Skip every line before the one containing "Looking at this visual", then copy that line and the rest of the entries below exactly, through the last line.

## Spatial questions tied to pictures
++++

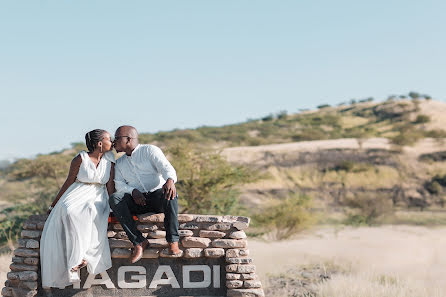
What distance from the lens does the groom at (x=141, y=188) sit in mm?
5637

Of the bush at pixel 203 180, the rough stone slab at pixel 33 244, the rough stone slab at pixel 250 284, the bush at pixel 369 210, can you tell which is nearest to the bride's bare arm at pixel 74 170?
the rough stone slab at pixel 33 244

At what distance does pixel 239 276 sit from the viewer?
5.83 meters

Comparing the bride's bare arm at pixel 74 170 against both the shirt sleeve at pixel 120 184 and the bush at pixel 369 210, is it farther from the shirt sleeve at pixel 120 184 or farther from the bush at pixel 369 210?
the bush at pixel 369 210

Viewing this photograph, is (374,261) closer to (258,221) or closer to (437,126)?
(258,221)

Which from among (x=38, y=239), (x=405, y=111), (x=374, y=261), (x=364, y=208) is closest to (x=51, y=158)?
(x=374, y=261)

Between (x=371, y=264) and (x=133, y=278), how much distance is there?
6.90 meters

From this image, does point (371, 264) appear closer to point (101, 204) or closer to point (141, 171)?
point (141, 171)

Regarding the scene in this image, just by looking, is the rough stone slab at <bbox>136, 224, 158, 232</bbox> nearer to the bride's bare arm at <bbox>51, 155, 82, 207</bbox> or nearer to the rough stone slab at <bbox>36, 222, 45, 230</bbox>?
the bride's bare arm at <bbox>51, 155, 82, 207</bbox>

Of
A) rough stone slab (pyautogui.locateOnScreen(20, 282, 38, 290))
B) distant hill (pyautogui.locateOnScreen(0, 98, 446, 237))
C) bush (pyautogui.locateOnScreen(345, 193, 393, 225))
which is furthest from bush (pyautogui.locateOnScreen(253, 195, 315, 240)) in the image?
rough stone slab (pyautogui.locateOnScreen(20, 282, 38, 290))

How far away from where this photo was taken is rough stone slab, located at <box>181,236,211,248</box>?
19.3 feet

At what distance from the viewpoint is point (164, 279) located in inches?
234

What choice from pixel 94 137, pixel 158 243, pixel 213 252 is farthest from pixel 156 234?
pixel 94 137

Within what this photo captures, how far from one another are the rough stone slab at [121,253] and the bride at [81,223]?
78 millimetres

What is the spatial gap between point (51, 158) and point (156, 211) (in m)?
13.1
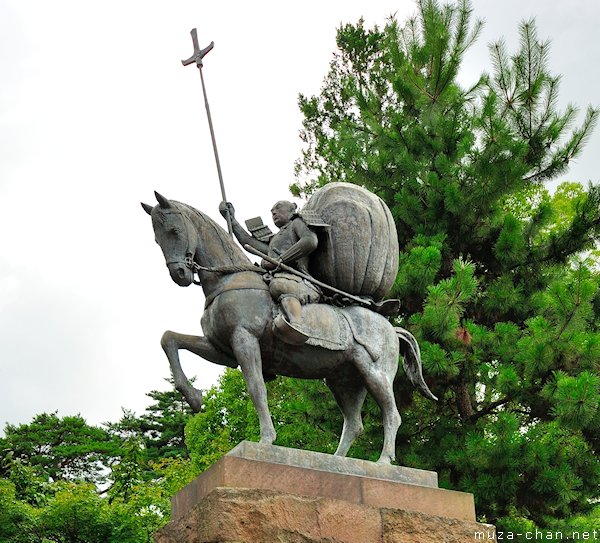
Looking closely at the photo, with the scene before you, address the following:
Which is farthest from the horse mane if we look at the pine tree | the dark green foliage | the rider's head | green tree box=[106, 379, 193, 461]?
green tree box=[106, 379, 193, 461]

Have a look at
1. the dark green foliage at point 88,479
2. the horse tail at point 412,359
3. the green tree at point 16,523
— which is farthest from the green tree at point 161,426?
the horse tail at point 412,359

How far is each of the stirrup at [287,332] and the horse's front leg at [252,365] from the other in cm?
18

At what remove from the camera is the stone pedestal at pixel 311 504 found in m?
5.59

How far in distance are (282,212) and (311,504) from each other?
2.53 m

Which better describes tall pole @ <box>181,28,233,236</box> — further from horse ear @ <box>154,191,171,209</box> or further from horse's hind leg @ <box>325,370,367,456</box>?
horse's hind leg @ <box>325,370,367,456</box>

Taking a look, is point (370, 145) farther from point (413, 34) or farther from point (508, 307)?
point (508, 307)

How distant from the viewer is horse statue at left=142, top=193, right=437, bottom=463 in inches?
257

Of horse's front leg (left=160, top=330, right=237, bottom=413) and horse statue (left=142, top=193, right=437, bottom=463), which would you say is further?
horse's front leg (left=160, top=330, right=237, bottom=413)

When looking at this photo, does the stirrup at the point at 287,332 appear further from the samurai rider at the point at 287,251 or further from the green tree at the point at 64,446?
Answer: the green tree at the point at 64,446

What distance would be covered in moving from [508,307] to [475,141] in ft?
7.90

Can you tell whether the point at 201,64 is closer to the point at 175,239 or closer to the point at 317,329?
the point at 175,239

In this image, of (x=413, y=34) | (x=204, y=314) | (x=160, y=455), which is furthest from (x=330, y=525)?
(x=160, y=455)

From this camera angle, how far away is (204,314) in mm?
6844

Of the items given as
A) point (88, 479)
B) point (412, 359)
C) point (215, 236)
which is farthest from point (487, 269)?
point (88, 479)
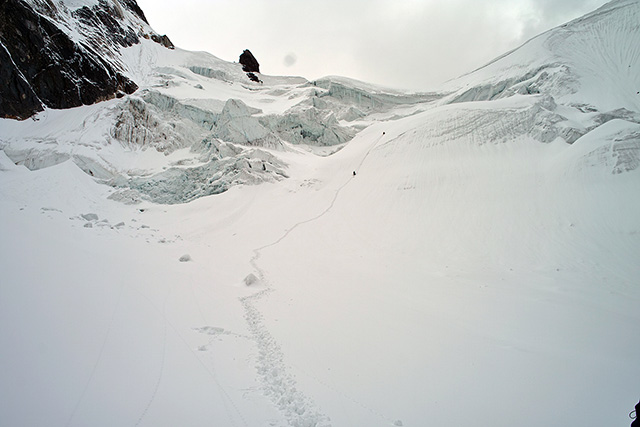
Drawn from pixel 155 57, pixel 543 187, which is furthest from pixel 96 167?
pixel 155 57

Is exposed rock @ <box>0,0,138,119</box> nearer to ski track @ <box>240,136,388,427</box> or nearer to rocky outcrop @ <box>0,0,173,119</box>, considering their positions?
rocky outcrop @ <box>0,0,173,119</box>

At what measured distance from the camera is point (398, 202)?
1388 cm

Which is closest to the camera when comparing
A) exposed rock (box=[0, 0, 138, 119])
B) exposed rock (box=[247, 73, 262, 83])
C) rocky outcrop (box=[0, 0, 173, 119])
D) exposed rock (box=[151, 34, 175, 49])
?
exposed rock (box=[0, 0, 138, 119])

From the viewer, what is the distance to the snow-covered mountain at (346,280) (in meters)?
3.25

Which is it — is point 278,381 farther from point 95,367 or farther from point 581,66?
point 581,66

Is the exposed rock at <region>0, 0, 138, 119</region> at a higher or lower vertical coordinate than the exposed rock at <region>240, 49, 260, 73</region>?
lower

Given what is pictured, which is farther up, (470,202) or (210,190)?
(470,202)

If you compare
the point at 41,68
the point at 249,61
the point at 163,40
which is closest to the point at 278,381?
the point at 41,68

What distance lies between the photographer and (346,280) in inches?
312

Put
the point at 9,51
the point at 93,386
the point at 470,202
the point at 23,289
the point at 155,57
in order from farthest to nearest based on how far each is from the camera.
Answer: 1. the point at 155,57
2. the point at 9,51
3. the point at 470,202
4. the point at 23,289
5. the point at 93,386

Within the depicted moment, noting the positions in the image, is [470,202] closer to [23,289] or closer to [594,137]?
[594,137]

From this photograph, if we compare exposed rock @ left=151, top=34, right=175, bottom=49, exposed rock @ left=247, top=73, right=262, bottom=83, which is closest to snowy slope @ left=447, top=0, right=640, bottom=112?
exposed rock @ left=247, top=73, right=262, bottom=83

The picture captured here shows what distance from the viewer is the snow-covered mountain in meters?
3.25

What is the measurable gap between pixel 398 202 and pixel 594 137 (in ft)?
28.9
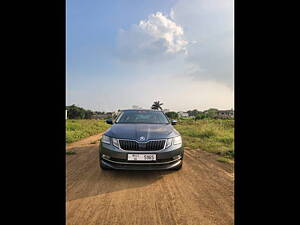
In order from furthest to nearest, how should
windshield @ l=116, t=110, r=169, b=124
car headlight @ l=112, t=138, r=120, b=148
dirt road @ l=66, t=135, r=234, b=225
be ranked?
1. windshield @ l=116, t=110, r=169, b=124
2. car headlight @ l=112, t=138, r=120, b=148
3. dirt road @ l=66, t=135, r=234, b=225

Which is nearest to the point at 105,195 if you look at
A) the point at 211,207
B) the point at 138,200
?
the point at 138,200

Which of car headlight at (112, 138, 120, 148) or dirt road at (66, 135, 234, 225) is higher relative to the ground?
car headlight at (112, 138, 120, 148)

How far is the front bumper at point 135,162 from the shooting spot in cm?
315

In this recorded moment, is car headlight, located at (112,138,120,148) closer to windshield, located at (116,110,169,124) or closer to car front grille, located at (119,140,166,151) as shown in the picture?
car front grille, located at (119,140,166,151)

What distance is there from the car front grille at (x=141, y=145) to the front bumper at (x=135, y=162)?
7 cm

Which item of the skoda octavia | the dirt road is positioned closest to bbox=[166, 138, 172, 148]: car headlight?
the skoda octavia

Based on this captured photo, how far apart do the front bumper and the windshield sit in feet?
4.16

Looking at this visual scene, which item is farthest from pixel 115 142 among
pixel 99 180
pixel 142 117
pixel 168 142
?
pixel 142 117

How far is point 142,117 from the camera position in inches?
183

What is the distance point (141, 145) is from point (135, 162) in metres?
0.32

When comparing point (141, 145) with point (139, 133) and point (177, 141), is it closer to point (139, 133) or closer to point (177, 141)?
point (139, 133)

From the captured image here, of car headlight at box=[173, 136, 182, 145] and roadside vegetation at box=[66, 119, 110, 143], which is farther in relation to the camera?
roadside vegetation at box=[66, 119, 110, 143]

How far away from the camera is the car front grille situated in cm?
321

++++

## Exercise solution
Looking at this visual scene, which item is farthest from pixel 115 142 among
pixel 99 180
pixel 142 117
pixel 168 142
?
pixel 142 117

How far is point 142,117 from the camera position in inches?
183

What is the distance point (141, 145) is from point (135, 162) in metres?
0.32

When comparing point (141, 145) with point (139, 133) and point (177, 141), is it closer to point (139, 133) or closer to point (177, 141)?
point (139, 133)

From the captured image here, of car headlight at box=[173, 136, 182, 145] and roadside vegetation at box=[66, 119, 110, 143], which is farther in relation to the camera?
roadside vegetation at box=[66, 119, 110, 143]

How far away from the camera is the car front grille situated in cm?
321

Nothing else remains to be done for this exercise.